Workshop Ino Town, Agawa-gun, Ko…
Tosa Washi: Making Paper at the Source of Japan's Finest
Annual
Workshop
Tosa washi is made from the water of the Niyodo River system — one of the clearest rivers in Japan, running from the limestone mountains of central Kochi to the Pacific. The water's purity is not incidental; it is the condition that makes Tosa paper what it is. Thin, strong, used for banknotes and calligraphy and the restoration of ancient documents, Tosa washi is one of Japan's three great papermaking traditions. The papermaking workshop in Ino Town places you in the position of spreading fiber evenly through water and lifting it onto a screen.
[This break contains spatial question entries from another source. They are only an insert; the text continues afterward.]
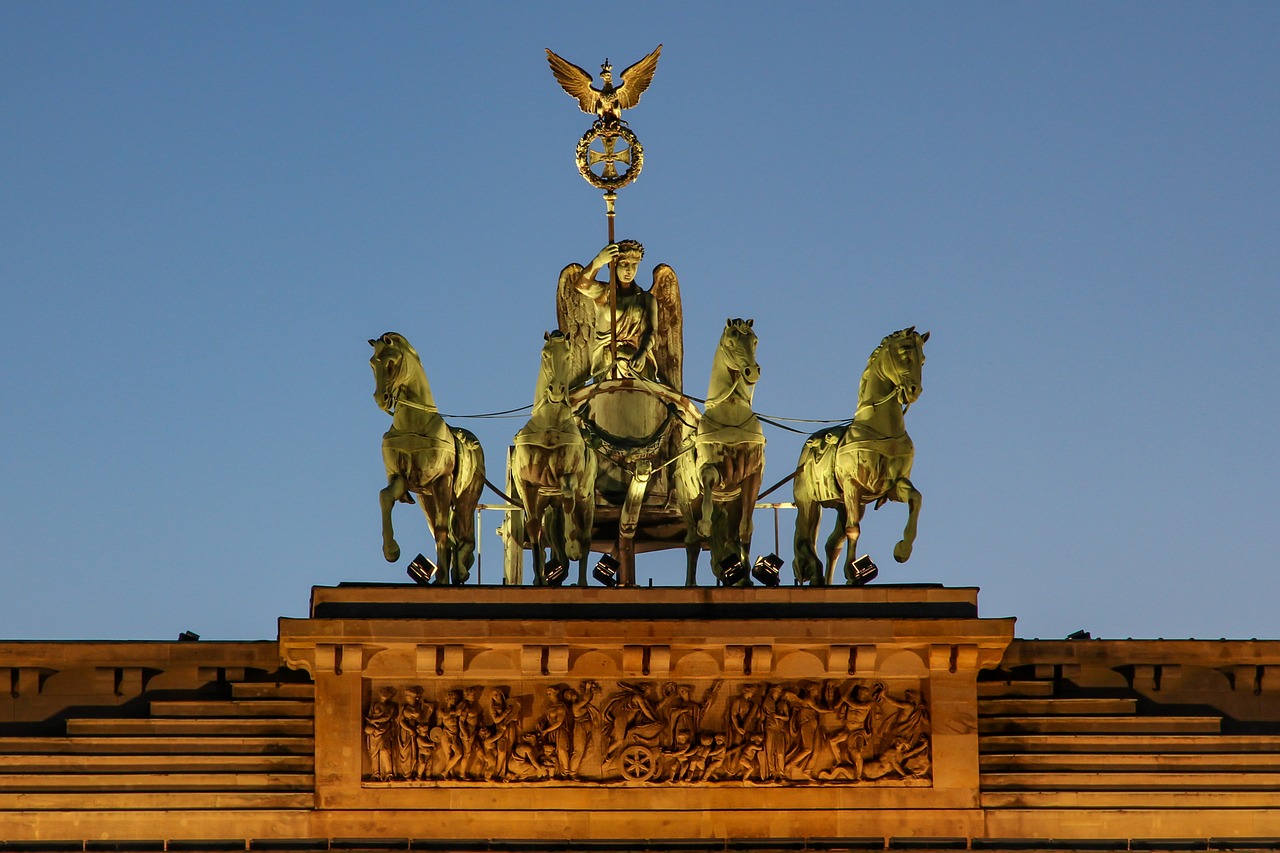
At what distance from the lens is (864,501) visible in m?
34.7

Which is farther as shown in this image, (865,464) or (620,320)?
(620,320)

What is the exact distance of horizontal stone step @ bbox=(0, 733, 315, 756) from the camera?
33.5m

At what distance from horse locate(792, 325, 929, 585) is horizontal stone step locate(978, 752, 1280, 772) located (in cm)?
217

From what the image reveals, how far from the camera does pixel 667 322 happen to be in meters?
38.7

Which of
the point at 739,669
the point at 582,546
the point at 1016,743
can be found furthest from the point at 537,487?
the point at 1016,743

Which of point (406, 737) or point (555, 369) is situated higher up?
point (555, 369)

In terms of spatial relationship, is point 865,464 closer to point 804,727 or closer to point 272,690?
point 804,727

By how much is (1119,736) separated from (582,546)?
5.30m

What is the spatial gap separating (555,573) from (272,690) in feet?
9.49

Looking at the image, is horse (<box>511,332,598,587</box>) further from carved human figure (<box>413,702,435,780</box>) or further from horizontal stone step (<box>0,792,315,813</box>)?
horizontal stone step (<box>0,792,315,813</box>)

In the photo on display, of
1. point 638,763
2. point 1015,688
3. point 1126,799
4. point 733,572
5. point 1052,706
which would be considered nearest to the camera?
point 638,763

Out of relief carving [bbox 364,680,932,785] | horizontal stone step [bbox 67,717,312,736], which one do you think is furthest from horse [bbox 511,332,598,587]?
horizontal stone step [bbox 67,717,312,736]

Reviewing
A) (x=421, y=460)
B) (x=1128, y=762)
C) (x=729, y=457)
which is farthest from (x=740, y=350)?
(x=1128, y=762)

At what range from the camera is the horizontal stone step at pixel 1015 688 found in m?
34.1
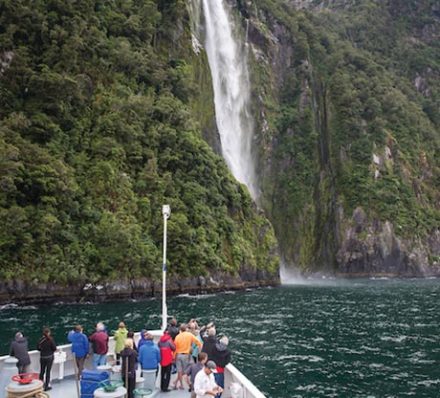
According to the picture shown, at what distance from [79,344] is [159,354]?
2.40 m

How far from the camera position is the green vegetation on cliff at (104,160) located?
4347 centimetres

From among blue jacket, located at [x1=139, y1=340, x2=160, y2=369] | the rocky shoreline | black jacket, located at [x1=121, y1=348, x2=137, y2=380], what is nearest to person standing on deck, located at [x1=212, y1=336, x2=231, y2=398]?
blue jacket, located at [x1=139, y1=340, x2=160, y2=369]

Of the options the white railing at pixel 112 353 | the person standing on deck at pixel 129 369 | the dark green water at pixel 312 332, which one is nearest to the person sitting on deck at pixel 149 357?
the person standing on deck at pixel 129 369

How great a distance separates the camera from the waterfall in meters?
79.6

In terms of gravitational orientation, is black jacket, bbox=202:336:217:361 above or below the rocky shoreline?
below

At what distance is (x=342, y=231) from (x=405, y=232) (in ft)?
35.0

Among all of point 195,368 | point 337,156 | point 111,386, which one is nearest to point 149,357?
point 195,368

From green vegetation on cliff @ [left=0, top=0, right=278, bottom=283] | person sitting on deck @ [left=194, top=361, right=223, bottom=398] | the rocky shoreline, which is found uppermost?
green vegetation on cliff @ [left=0, top=0, right=278, bottom=283]

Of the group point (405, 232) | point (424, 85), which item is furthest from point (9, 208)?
point (424, 85)

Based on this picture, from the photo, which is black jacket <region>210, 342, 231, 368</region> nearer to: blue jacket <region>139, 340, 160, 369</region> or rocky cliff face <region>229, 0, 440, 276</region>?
blue jacket <region>139, 340, 160, 369</region>

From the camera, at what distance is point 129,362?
11234mm

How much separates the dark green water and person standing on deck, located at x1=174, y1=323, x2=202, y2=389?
5.38 meters

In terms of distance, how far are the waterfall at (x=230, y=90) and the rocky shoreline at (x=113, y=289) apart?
26.8m

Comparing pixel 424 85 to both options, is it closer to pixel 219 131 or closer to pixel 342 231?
pixel 342 231
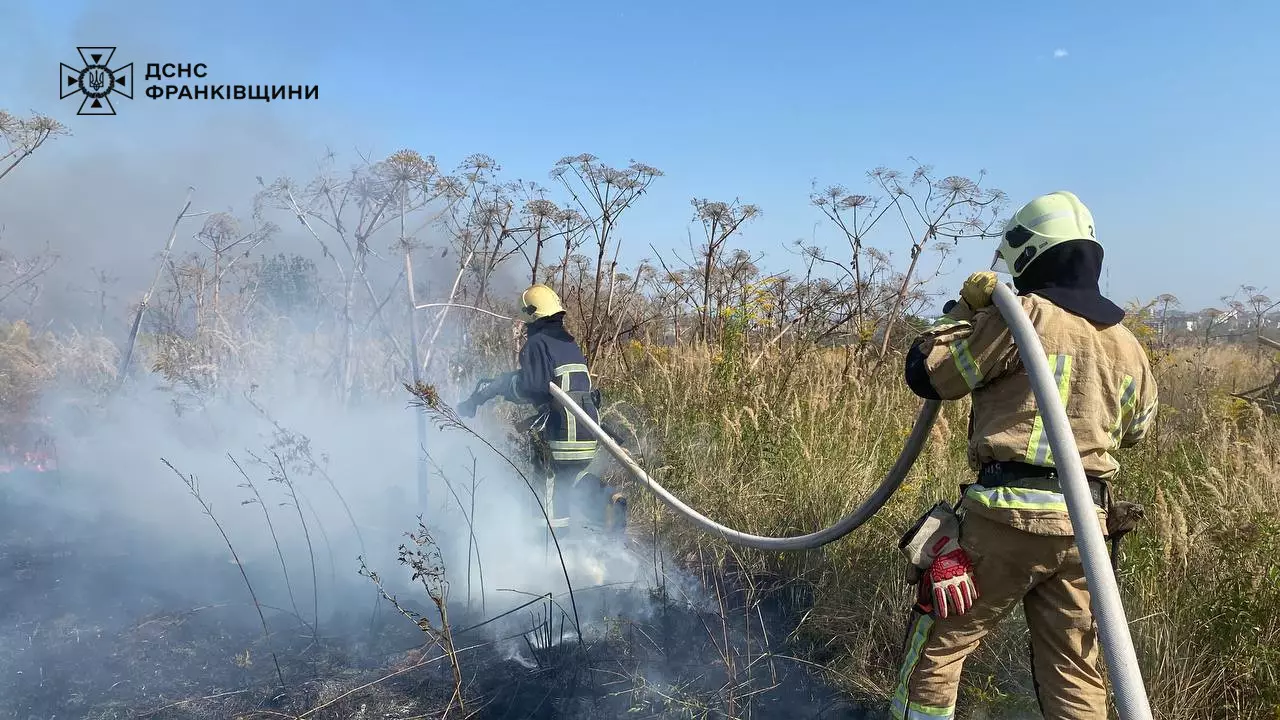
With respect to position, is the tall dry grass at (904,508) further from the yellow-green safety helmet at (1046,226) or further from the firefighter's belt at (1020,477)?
the yellow-green safety helmet at (1046,226)

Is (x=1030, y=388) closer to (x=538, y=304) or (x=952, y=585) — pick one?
(x=952, y=585)

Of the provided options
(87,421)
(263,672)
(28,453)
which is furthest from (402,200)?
(28,453)

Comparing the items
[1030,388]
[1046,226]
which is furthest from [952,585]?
[1046,226]

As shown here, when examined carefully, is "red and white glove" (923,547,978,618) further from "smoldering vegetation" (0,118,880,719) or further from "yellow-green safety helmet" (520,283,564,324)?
"yellow-green safety helmet" (520,283,564,324)

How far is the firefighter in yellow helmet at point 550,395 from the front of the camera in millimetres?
4738

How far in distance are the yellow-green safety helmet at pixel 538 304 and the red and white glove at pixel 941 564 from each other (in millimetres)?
3094

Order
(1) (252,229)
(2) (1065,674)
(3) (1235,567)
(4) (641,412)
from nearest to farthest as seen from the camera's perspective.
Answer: (2) (1065,674) → (3) (1235,567) → (4) (641,412) → (1) (252,229)

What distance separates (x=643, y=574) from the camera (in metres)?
4.43

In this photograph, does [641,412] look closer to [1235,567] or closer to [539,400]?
[539,400]

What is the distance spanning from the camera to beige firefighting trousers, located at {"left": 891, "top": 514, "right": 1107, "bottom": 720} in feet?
7.15

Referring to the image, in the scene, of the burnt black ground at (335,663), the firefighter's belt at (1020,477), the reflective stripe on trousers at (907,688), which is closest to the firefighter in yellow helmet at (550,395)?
the burnt black ground at (335,663)

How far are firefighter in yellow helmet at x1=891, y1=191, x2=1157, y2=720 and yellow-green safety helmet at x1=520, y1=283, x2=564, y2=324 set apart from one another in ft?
9.71

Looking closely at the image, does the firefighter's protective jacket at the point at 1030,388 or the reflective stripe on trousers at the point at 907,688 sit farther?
the reflective stripe on trousers at the point at 907,688

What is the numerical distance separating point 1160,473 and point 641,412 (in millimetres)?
3564
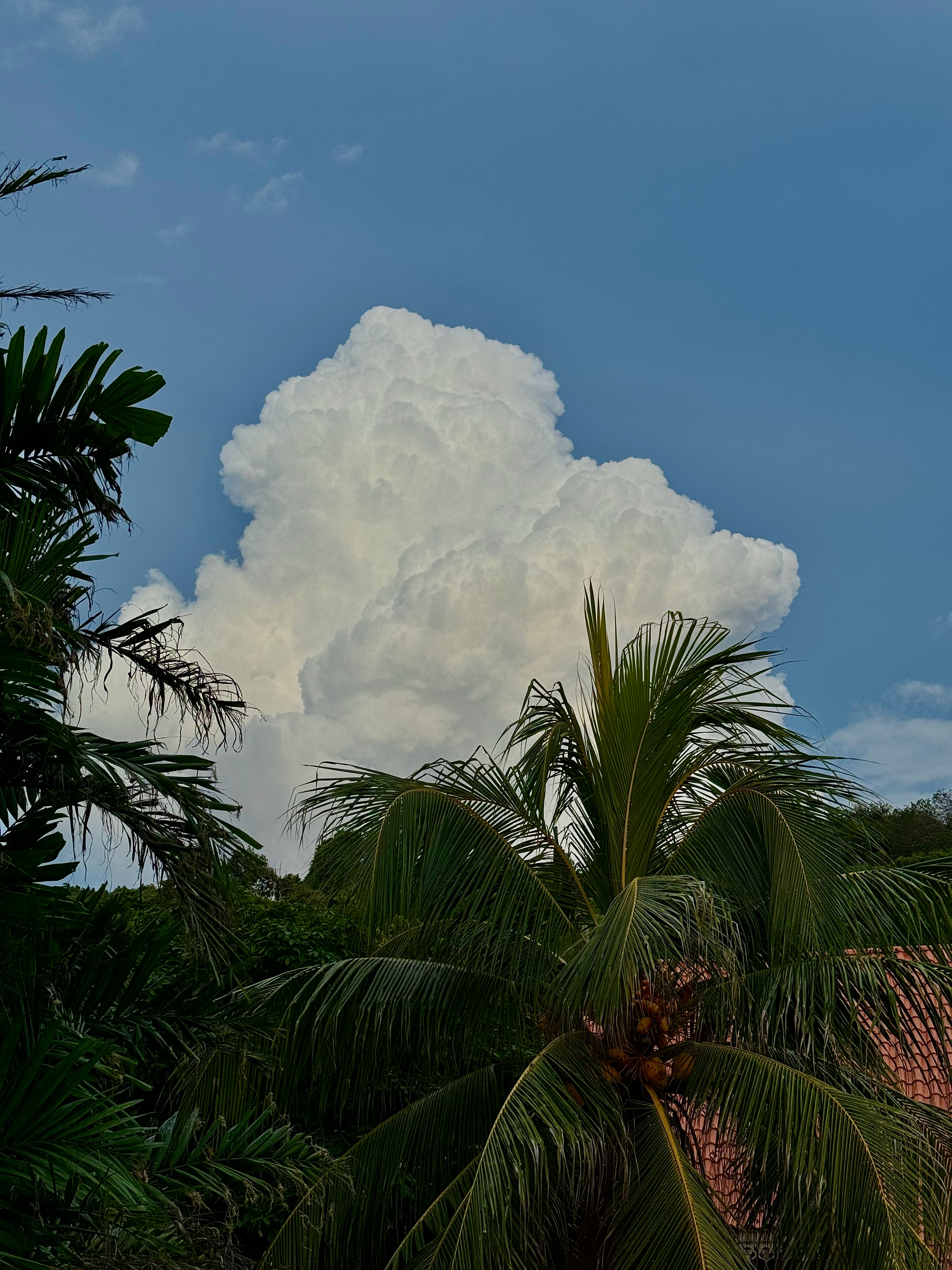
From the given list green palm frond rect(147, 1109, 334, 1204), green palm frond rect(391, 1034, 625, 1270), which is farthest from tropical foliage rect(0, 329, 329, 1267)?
green palm frond rect(391, 1034, 625, 1270)

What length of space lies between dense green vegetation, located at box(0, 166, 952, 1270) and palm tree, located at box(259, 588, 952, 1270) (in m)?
0.02

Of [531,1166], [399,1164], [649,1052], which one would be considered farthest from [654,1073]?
[399,1164]

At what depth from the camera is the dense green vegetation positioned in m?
4.02

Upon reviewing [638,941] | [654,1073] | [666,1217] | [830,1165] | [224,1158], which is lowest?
[666,1217]

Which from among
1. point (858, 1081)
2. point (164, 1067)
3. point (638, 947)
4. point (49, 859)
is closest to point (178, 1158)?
point (49, 859)

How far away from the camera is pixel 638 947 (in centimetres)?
525

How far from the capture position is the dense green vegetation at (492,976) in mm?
4016

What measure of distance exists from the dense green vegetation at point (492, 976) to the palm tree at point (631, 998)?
0.08ft

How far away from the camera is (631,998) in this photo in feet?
18.0

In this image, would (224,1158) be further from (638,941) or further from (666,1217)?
(666,1217)

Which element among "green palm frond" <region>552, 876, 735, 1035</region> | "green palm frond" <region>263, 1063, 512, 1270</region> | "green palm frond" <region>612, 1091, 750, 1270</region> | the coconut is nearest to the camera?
"green palm frond" <region>552, 876, 735, 1035</region>

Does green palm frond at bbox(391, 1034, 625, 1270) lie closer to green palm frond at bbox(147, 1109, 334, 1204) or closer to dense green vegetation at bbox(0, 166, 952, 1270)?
dense green vegetation at bbox(0, 166, 952, 1270)

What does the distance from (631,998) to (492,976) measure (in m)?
1.71

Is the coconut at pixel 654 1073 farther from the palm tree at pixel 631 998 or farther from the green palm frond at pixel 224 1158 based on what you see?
the green palm frond at pixel 224 1158
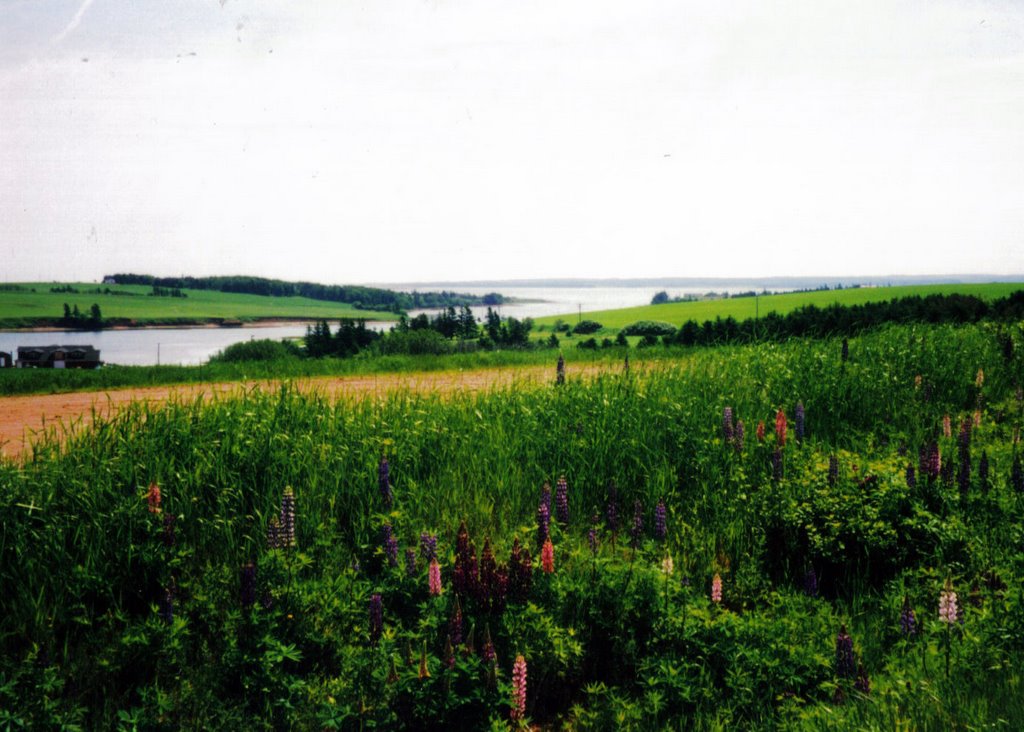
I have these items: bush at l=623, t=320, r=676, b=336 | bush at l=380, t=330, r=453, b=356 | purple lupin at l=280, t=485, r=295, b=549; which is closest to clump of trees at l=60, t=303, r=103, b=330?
bush at l=380, t=330, r=453, b=356

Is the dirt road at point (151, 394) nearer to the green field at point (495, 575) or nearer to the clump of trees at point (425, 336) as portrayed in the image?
the green field at point (495, 575)

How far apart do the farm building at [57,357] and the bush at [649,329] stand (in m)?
15.3

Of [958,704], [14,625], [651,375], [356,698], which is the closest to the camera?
[958,704]

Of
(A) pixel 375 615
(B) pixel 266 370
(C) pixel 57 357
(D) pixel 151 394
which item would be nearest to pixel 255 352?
(C) pixel 57 357

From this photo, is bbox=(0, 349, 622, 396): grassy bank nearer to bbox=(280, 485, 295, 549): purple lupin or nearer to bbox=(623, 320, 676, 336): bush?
bbox=(623, 320, 676, 336): bush

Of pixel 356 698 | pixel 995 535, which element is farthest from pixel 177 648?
pixel 995 535

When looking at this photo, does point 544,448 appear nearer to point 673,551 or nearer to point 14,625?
point 673,551

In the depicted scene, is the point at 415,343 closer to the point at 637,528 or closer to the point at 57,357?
the point at 57,357

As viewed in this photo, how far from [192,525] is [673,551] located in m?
3.53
The motion is simple; the evenness is not. A sheet of handmade paper reveals, by its texture, the skill of the person who made it. The professional sheets that emerge from the Ino workshops show no unevenness at all. Yours will. Ino is worth visiting apart from the workshop. The Niyodo River is the reason that photographers and kayakers come to Kochi specifically; the quality of blue that the water produces is one of those things that photographs document without quite explaining. Making paper from that water, in the town where it has been made for centuries, is a way of understanding the connection between landscape and craft that Kochi makes more legible than almost anywhere else in Japan.